* **Task item**
Omitting all images, transcribe the listing word for word.

* **Provided material**
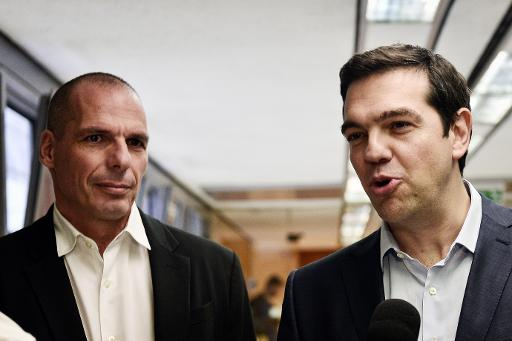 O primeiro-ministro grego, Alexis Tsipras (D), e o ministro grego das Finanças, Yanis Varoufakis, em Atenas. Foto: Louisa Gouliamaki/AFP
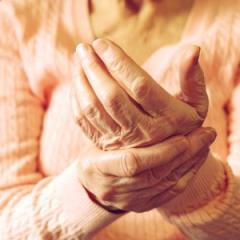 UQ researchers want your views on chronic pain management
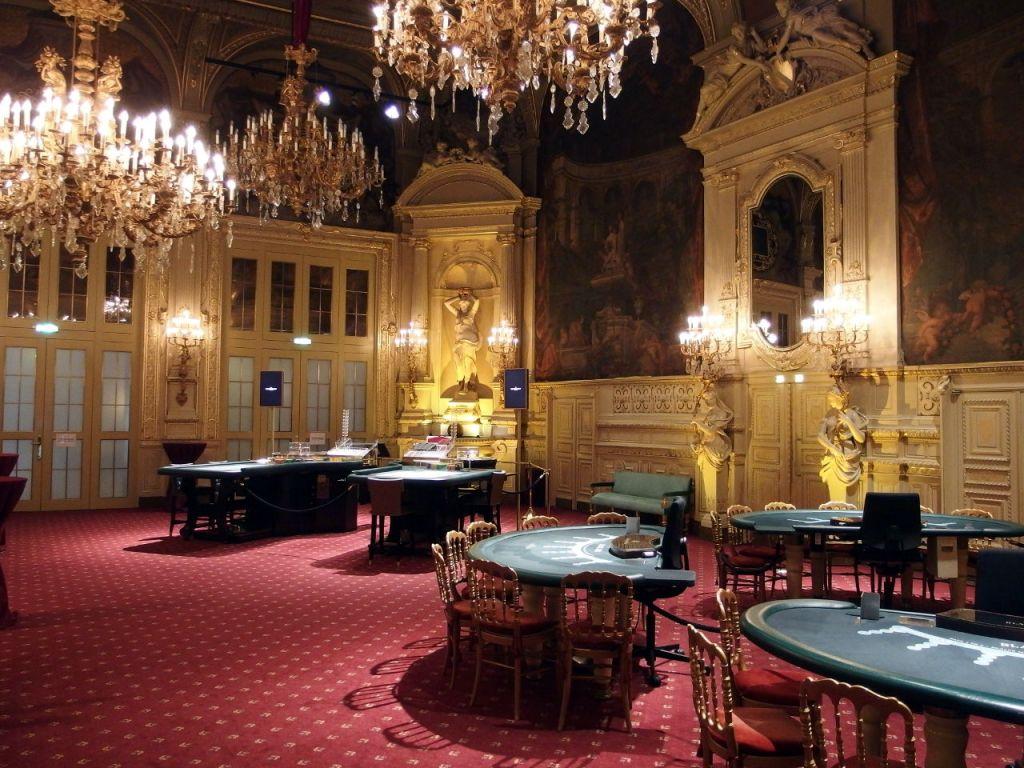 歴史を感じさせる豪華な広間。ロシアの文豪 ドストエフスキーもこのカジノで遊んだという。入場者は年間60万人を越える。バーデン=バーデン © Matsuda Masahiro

* **Reply**
 O primeiro-ministro grego, Alexis Tsipras (D), e o ministro grego das Finanças, Yanis Varoufakis, em Atenas. Foto: Louisa Gouliamaki/AFP
 UQ researchers want your views on chronic pain management
 歴史を感じさせる豪華な広間。ロシアの文豪 ドストエフスキーもこのカジノで遊んだという。入場者は年間60万人を越える。バーデン=バーデン © Matsuda Masahiro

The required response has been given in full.